I finally got my newest book - A Haunting Affair (paranormal romantic suspense/mystery) up to Kindle, Smashwords and Pubit yesterday. Then woke to find people had 'bought' copies. What a trip!


----------



## jackblaine

I just discovered this thread!  So much great news here, I wanted to share my little piece--my book, Helper12, is getting great reader reviews on Amazon, after less than a month on sale.  I have yet to sell in the UK or Germany, but I am thrilled with the US reaction!  Love the emails form folks saying they enjoyed it.


----------



## Jason Kristopher

After my first month of being a published author, I have several reasons to celebrate:


My very first book, _The Dying of the Light: End_ (the first in a zombie apocalypse trilogy) has been out for a little more than a month on Kindle, Amazon (print), Nook and everywhere else.

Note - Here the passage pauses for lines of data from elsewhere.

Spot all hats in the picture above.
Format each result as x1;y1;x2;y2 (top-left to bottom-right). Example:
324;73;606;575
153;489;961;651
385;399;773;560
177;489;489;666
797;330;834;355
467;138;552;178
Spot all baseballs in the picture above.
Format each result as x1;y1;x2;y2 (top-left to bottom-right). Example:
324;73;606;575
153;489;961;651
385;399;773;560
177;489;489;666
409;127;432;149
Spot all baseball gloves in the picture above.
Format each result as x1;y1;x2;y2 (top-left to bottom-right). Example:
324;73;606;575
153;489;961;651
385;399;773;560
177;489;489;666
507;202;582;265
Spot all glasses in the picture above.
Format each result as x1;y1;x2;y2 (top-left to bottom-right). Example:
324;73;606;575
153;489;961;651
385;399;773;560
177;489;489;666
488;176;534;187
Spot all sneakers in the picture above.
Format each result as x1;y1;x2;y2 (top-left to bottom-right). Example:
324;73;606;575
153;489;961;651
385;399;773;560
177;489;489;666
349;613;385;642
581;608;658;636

In that time, I've sold 205 copies, across all editions (print & ebook).

I've sold 71 copies on Kindle, 65 of those in June alone. I've sold 75 at conventions, and I had over 50 pre-orders.

The book is rated 4.6 out of 5 stars on Amazon, with 14 reviews - none of which were below 4 stars.

Many of the reviews I've received have mentioned not only that the book is great, but that they were surprised to learn it was my first book, and that even those who aren't interested in zombies will like it.

Not only have I been recognized and asked for my autograph in a non-convention-table setting (the hotel restaurant), I managed to give an autographed copy of the book and a signed copy of the cover art to one of my favorite actors at his request. The actor? Sean Maher, from _Firefly, Serenity_ and this fall's _The Playboy Club_.

All in all, it's been kind of a big month for me. Next month is my birthday, so I'm hoping it'll be even better.


----------



## GerrieFerrisFinger

Cheers! to all for your celebrations. Mine is that I finally got my first original ebook up on Kindle  on Monday. I'll be happy when I can celebrate my first hundred sales, then add another zero...and another. Yep, we are all dreamers and strivers. May we succeed in all we do. 
Best,
Gerrie


THE GHOST SHIP is a paranormal suspense/romance based on a true story.


----------



## StephenLivingston

Hi all, I was invited to write a guest blog for the website Kindle Authors UK about how I came to publish my short story collection for the Kindle. Check it out at: http://www.kindleauthors.co.uk/


----------



## anne_holly

I just signed a five-story deal with a small publisher, Rebel Ink Press, which includes a paperback edition in 2012!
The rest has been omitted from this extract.